1876–1945 | 1946–1965 | 1966–1981 | 1982–1998 | 1999–2013 |
---|---|---|---|---|
psychical | ryle | marx | nuclear | williamson |
esthetic | ayer | hare | parfit | credence |
bradley | dewey | austin | dummett | scenario |
apprehension | statements | hempel | fodor | luck |
connexion | whitehead | popper | dworkin | global |
spiritual | usage | utilitarian | computational | epistemically |
volition | statement | strawson | twin | epistemic |
organic | philosophic | chisholm | nozick | target |
impulse | western | goodman | evans | representational |
intellect | peirce | geach | putnam | worry |
Apart from in the earliest era, we’re starting to see the majority of the list here be names of famous (male) philosophers. And we get a pretty good sense of when they were being most commonly discussed. The graphs show this in slightly more detail. (The fourth graph is a little busted because of one year when nuclear went nuclear.)
The pattern stays the same as we expand to four thousand words.
1876–1945 | 1946–1965 | 1966–1981 | 1982–1998 | 1999–2013 |
---|---|---|---|---|
bosanquet | ryle | marx | nuclear | williamson |
psychical | ayer | grue | parfit | scanlon |
stout | historian | hare | dummett | credence |
instinct | dewey | austin | dennett | scenario |
bergson | poem | hempel | burge | bob |
esthetic | philosophies | hart | fodor | luck |
apprehended | verifiable | popper | dworkin | arguably |
presentations | sartre | utilitarian | computational | doxastic |
bradley | malcolm | lorentz | twin | robust |
apprehension | civilization | strawson | consequentialist | global |
I’m a bit surprised to see bob here; I’m not sure if this is Stalnaker, or Brandom, or who is being referred to so informally. The graphs don’t show a great deal that isn’t visible on the previous set, so let’s skip over them and move the limit up to the five thousand most common words.

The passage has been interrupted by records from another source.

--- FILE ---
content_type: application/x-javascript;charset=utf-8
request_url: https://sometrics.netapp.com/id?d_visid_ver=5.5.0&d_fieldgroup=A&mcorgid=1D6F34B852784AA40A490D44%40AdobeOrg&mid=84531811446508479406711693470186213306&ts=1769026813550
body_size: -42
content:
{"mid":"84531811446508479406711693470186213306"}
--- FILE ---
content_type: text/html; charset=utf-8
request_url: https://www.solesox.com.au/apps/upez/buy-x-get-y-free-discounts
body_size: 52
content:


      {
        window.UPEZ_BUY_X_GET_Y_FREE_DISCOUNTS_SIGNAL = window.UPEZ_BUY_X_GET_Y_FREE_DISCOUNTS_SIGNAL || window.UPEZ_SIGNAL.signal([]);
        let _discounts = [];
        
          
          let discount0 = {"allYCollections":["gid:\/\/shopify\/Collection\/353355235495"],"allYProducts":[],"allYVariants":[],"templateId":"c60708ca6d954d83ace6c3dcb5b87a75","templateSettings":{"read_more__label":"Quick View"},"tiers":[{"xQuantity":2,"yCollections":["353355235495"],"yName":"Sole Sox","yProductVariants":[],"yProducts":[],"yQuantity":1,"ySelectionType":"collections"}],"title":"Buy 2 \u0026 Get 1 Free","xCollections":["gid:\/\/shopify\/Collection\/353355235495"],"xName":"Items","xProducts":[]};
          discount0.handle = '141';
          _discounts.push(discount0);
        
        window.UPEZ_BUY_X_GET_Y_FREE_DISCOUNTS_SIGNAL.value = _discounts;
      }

1876–1945 | 1946–1965 | 1966–1981 | 1982–1998 | 1999–2013 |
---|---|---|---|---|
bosanquet | emotive | illocutionary | deterrence | hawthorne |
schiller | stevenson | marx | laudan | chalmers |
psychical | ryle | hintikka | nuclear | contextualism |
spencer | ayer | grue | churchland | williamson |
muscular | historian | capitalist | rorty | normativity |
stout | dewey | hare | parfit | woodward |
instincts | santayana | lakatos | dummett | scenarios |
instinct | poem | alienation | dennett | scanlon |
bergson | philosophies | austin | burge | credence |
antithesis | verifiable | hempel | fodor | egalitarianism |
And finally we get that not all the names are of men. Korsgaard is here, and the model doesn’t discriminate between the Churchlands, so at least part of the reason for churchland in 1982–1998 is Patricia Churchland.
Apart from the names, the words in the final era are all fairly much as expected. I’ll come back in the last chapter to credence, because I don’t think everyone realizes how new a term it is. And egalitarianism was used so much in 1982–1998 that I’m very surprised it can turn up here.
I have no idea why muscular is such a common term in the first era. I suspect I wouldn’t be happy to find out.
Here are the graphs for the five most distinctive words in each of the eras.
Here part of the story, as is shown in the changing scale of the Y-axes, is ever-increasing diversity. Figures who feel like they dominate the current age, like Williamson, Hawthorne and Chalmers, are discussed much less than figures like Ayer or Ryle were a couple of generations ago.